> _Dataset records_:
_ _ _
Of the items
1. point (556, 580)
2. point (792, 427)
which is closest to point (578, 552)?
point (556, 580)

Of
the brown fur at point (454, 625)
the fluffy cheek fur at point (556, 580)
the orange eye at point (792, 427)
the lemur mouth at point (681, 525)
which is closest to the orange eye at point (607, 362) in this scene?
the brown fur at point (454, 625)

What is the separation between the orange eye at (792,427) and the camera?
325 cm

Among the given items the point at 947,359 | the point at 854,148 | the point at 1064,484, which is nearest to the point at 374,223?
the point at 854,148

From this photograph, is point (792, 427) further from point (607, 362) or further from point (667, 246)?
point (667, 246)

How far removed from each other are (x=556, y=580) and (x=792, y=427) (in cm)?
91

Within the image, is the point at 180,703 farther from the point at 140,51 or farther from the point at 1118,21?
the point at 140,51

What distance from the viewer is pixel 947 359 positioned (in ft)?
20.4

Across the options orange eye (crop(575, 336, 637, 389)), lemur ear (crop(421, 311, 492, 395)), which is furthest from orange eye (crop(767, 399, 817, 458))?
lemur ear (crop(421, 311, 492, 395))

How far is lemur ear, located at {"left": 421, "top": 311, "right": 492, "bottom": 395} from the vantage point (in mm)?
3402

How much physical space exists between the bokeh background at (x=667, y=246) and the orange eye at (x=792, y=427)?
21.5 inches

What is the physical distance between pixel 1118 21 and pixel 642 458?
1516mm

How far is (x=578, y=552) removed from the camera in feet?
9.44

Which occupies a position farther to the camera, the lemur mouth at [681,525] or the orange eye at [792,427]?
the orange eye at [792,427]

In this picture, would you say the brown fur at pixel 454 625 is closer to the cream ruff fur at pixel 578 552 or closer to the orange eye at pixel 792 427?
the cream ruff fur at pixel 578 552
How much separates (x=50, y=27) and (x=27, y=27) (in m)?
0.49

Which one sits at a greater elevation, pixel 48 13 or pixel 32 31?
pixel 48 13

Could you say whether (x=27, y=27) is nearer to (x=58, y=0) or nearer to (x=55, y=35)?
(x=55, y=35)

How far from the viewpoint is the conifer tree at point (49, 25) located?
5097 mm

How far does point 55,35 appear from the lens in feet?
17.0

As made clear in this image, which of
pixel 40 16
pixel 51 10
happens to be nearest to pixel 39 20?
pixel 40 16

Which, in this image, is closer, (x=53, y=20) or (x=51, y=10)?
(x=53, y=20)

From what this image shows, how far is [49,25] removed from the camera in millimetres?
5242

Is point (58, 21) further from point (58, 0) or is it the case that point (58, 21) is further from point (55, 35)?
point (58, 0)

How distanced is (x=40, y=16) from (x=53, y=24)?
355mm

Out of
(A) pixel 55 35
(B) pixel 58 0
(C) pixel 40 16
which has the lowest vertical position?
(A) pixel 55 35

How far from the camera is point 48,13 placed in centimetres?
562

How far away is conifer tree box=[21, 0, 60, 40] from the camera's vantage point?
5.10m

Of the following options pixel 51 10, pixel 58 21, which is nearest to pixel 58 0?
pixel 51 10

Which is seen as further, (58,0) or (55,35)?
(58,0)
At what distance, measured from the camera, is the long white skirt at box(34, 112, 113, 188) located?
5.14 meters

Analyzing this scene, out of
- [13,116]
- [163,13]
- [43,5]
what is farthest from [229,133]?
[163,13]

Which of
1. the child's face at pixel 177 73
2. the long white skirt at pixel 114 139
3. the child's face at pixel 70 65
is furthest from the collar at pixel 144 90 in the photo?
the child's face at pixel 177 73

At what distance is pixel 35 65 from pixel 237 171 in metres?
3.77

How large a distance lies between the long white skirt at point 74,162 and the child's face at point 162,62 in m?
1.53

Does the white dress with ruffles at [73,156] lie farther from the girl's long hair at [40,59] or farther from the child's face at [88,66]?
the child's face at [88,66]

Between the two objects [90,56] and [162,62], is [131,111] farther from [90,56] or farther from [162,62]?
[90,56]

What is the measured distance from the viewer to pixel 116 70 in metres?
_ _ _
> _Your instructions_: Output exactly the lines from the one containing "Could you say" through the last line of the entries, both ends included.

> _Solution for this problem_:
Could you say whether (x=27, y=27) is nearer to (x=58, y=0) or nearer to (x=55, y=35)?
(x=55, y=35)

How far from the viewpoint is the conifer tree at point (49, 25) located?
5097 mm

How far does point 55,35 appear from the lens in feet?
17.0

As made clear in this image, which of
pixel 40 16
pixel 51 10
happens to be nearest to pixel 39 20?
pixel 40 16

Which, in this image, is closer, (x=53, y=20) or (x=51, y=10)?
(x=53, y=20)

From what this image shows, how far is [49,25] removed from the camera in millimetres?
5242

Is point (58, 21) further from point (58, 0) or is it the case that point (58, 21) is further from point (55, 35)?
point (58, 0)

How distanced is (x=40, y=16) from (x=53, y=24)?
355mm

Out of
(A) pixel 55 35
(B) pixel 58 0
(C) pixel 40 16
which has the lowest vertical position?
(A) pixel 55 35

How far from the camera is point 48,13 placed in centimetres?
562

How far away is conifer tree box=[21, 0, 60, 40] from the camera's vantage point?
5.10m

Of the following options pixel 51 10, pixel 58 21, which is nearest to pixel 58 0?
pixel 51 10

Which is seen as further, (58,0) or (55,35)?
(58,0)
At what distance, measured from the camera, is the long white skirt at box(34, 112, 113, 188) located?
5.14 meters

Analyzing this scene, out of
- [13,116]
- [163,13]
- [43,5]
what is farthest from [229,133]?
[163,13]

Which of
1. the child's face at pixel 177 73
2. the long white skirt at pixel 114 139
3. the child's face at pixel 70 65
is furthest from the collar at pixel 144 90 in the photo?
the child's face at pixel 177 73

At what distance is pixel 35 65 from pixel 237 171 in metres?
3.77

How large a distance lies between the long white skirt at point 74,162 and the child's face at point 162,62 in m?
1.53

Does the white dress with ruffles at [73,156] lie farther from the girl's long hair at [40,59] or farther from the child's face at [88,66]?
the child's face at [88,66]

Between the two objects [90,56] and [162,62], is [131,111] farther from [90,56] or farther from [162,62]?
[90,56]

What is the measured distance from the viewer to pixel 116 70 in metres?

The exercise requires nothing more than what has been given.